§ **Ваши задания**
1. Перепишите дословно из отрывка о «Метрополе» всё, начиная с «Шаровая молния - Ерофеев» и вплоть до «и за полжизни.».
2. Продолжите отрывок о «Метрополе», начав сразу после его последней фразы.

§ **Отрывок текста**

:::

Шаровая молния - Ерофеев Виктор Владимирович
Конечно, наши тогдашние беды — ерунда по сравнению с муками, которые выпали на долю Анатолия Марченко или Сахарова. Нас не били в лагерях, насильственно не кормили при голодовке. Но сущность общества, в котором мы жили, подлость и трусость одних и благородство других я понял за тот «метрОпольский» год так, как бы не понял и за полжизни.
Итак, 6 сентября нас с Поповым вновь пригласил к себе Кузнецов. Он сказал, что состоялся секретариат Московской писательской организации, где решили нас восстановить. Попов — сразу: «Дайте справку!» — «Нет, справки не дадим». — «Мы члены СП?» — «Нет». — «Так кто же мы?» — «Вы члены Московской писательской организации…» Мы оказались в уникальном положении принятых-непринятых. «Пишите заявление, — сказал Кузнецов, — и вас полностью восстановят на секретариате РСФСР».

:::

§ **Строки источника**
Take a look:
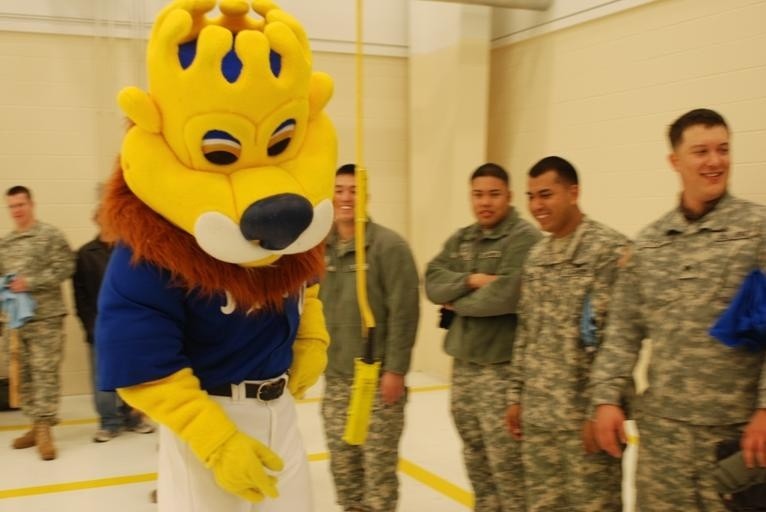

:::

§ **Ответы**
1.
Шаровая молния - Ерофеев Виктор Владимирович
Конечно, наши тогдашние беды — ерунда по сравнению с муками, которые выпали на долю Анатолия Марченко или Сахарова. Нас не били в лагерях, насильственно не кормили при голодовке. Но сущность общества, в котором мы жили, подлость и трусость одних и благородство других я понял за тот «метрОпольский» год так, как бы не понял и за полжизни.

2.
Имелось в виду, чтобы мы написали о «шумихе на Западе». Мы отказывались. В игру вступил Сергей Михалков, секретарь российского Союза. В тиши огромного кабинета на Комсомольском проспекте он сообщил, что от нас требуется минимум политической лояльности. Политическое заявление нужно для товарищей из провинции, которые не в курсе. Мы не поддавались. Написали просто заявление о восстановлении.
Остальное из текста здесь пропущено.